As part of DS21's first project for dashboard week, Andy has decided to focus on climate change, and our first day will be focused on looking at the temperature change of water around the Gulf of Mexico. The link provided us with an excel file, KML files, and shape files.
Since this week is focused on getting insights out of the data, my first step was to explore the data and work out what could be interesting to look at. After a few minutes of looking at the data, I came up with the following ideas:
- On a continuous scale, how has the temperature of water changed over time. There is a lot of data here, so I think it would be best to average the temperature on a weekly, or monthly level.
- Over 24 hours, how does the temperature of water change (what time is it highest, and lowest, and why?).
- The data provides multiple sources for data collection, so I think it might be interesting to look at how different data collection sources compared.
- Is there a correlation between depth of the water and temperature?
- Are there any hotspots where the temperature appears to be the highest?
Data Quality
One of the first things I decided to do was look at the data in a little more detail. A boxplot of distributed temperatures for each date measured showed that there were temperatures recorded in celcius of over 200. This made me question the data, and some research uncovered that the highest recorded water temperature for any given day was 56.7 degrees celcius. With this in mind, I added a data source filter to exclude any values above this. Since this value was recorded in Florida, and they are equatorially close, any value close to this could be possible.
Furthermore, the data ranged from 1922 - 2014, however the records were inconsistently collected until 1955, so I decided to focus on these years.

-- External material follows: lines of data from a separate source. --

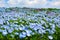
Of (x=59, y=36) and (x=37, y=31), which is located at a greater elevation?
(x=37, y=31)

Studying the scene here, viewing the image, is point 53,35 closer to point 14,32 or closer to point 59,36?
point 59,36

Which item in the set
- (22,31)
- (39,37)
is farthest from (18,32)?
(39,37)

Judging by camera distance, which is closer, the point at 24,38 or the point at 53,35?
the point at 24,38

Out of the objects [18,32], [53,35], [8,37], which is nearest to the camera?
[8,37]

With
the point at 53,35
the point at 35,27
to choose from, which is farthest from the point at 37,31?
the point at 53,35

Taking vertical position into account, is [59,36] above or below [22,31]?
below

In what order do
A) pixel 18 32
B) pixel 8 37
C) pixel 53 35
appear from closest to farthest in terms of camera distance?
pixel 8 37
pixel 18 32
pixel 53 35

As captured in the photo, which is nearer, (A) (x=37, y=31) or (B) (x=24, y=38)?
(B) (x=24, y=38)

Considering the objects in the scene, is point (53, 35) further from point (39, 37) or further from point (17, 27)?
point (17, 27)
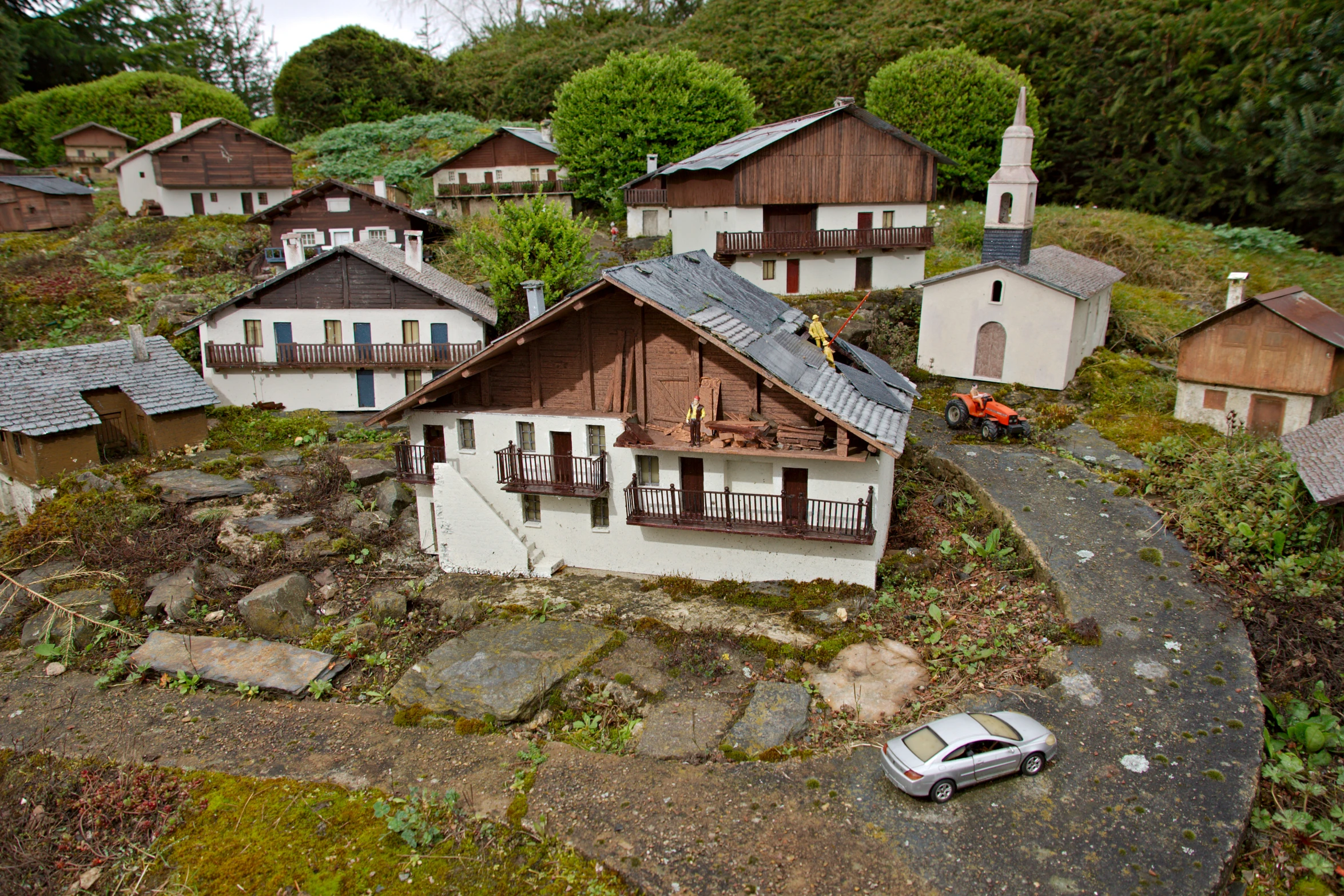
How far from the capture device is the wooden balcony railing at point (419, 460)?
24.9 metres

Another inconsistency I found was that some measurements for the depth of the sea (I assume at which the temperature was recorded) were in negative numbers. These were also excluded.
Narrowing Focus
After a bit of data exploration, I found some really nice insights from this data. Firstly, There was quite a lot of variation between the lowest and highest temperature recorded. I decided to highlight this with a view of the minimum and maximum temperature at a yearly level, with a set-action that allows you to drill down to the month level when clicking on a specific year (tutorial here).
Since there is a lot of data, and I found quite a bit of additional information about what causes the water temperature to change, I decided to look at average temperatures on a monthly level too, specifically looking at August and January (the hottest & coldest months respectively). Filtering to these months and putting 'year' on the columns, I could see how the temperature has changed from the start to the end of the time series for only August months.
After this, I decided to see if there was a correlation between the depth at which temperature readings were taken, and the temperature recorded. A scatterplot heavily populated the zero axis, and therefore I decided to take a look at binning the depth values (per 100m). This produced an interesting, right skewed histogram where the lower the depth the measurement was taken, the higher the average temperature appeared to be (this stabilised at around 1100m).
Bringing in New Data
I saw a bit of a trend emerging which showed that temperature collection points around Florida (namely the south west coast) appeared to have the highest temperatures. I brought in some new data, which looked at the actual temperature of Florida to see if there was a correlation. While there appears to be some noise around the trend, there is a slight correlation emerging which shows that as temperature increases, so does the water temperature. Evidently, data points collected in August appear to be the most positively correlated.
Bringing it all together
One thing I struggle on (and was seriously time constrained with today) is design. Therefore I'm not too happy with the outcome of the dashboard, but I am happy with the content!